Thursday, March sixth.
It’s mighty hard work, this painting under pressure. I’m too tired to attempt more than the briefest record on this page of two days’ doings. Yesterday it was gray. At sundown it cleared giving us the most splendid and beautiful sunset, the sun sinking behind the purple, snowy mountains and throwing its rays upward into a seething red-hot mass of clouds. I painted most of the afternoon out-of-doors.
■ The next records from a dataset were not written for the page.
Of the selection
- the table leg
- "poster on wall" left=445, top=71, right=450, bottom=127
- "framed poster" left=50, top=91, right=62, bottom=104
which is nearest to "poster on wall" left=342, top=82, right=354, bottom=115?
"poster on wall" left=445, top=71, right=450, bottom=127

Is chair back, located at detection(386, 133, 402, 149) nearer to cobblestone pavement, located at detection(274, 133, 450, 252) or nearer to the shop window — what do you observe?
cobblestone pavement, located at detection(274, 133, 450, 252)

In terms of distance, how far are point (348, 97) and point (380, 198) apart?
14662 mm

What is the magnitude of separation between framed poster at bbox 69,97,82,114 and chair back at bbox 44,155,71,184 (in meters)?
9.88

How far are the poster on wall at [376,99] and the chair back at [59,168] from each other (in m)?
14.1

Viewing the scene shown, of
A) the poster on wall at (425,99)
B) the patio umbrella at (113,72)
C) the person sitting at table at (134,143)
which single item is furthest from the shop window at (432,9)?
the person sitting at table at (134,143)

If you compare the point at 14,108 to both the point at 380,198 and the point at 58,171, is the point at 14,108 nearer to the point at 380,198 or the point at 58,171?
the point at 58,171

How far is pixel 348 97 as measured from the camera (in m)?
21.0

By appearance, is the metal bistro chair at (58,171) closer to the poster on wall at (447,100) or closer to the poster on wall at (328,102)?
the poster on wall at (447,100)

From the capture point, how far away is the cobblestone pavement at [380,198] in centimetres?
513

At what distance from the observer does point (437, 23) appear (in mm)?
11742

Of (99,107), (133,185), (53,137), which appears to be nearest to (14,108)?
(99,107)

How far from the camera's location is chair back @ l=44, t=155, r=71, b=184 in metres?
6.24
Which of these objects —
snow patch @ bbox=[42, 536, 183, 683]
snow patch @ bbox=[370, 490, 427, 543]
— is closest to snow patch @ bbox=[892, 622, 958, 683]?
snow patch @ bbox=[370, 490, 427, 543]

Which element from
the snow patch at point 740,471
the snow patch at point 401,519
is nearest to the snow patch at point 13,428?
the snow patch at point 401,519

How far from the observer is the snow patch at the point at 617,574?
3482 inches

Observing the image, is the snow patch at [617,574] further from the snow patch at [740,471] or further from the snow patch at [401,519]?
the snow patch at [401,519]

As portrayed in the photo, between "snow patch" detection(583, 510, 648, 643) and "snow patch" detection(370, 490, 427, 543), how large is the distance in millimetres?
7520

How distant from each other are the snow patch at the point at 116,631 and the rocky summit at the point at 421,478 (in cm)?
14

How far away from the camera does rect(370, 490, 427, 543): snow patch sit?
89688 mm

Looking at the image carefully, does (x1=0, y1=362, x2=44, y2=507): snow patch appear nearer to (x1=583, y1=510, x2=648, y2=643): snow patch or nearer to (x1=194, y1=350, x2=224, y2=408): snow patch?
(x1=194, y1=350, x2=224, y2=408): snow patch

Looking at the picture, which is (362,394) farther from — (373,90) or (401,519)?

To-day we bathed at sunrise, brisk and cold and clear. The morning tide was so exceedingly low that I ran dry shod clear around the north side of the cove until the whole upper bay was visible. Olson had not known it could be done. Returning we put Olson’s boat into the water and Rockwell and I embarked with my painting outfit. I landed on the point I had just visited afoot. Rockwell in jumping ashore with the painter timed it badly, slipped, and fell full length into the surf of the ground swell, the dory almost riding over him. I roared with laughter—to his great fury. He rowed about in the harbor for almost two hours returning to bring me home. In the afternoon we repeated our excursion—all but the water sports—going this time to the south side of the cove. Rockwell’s a good little oarsman and above all to be trusted to do as he’s told to—a vice in grown-ups, a virtue in children.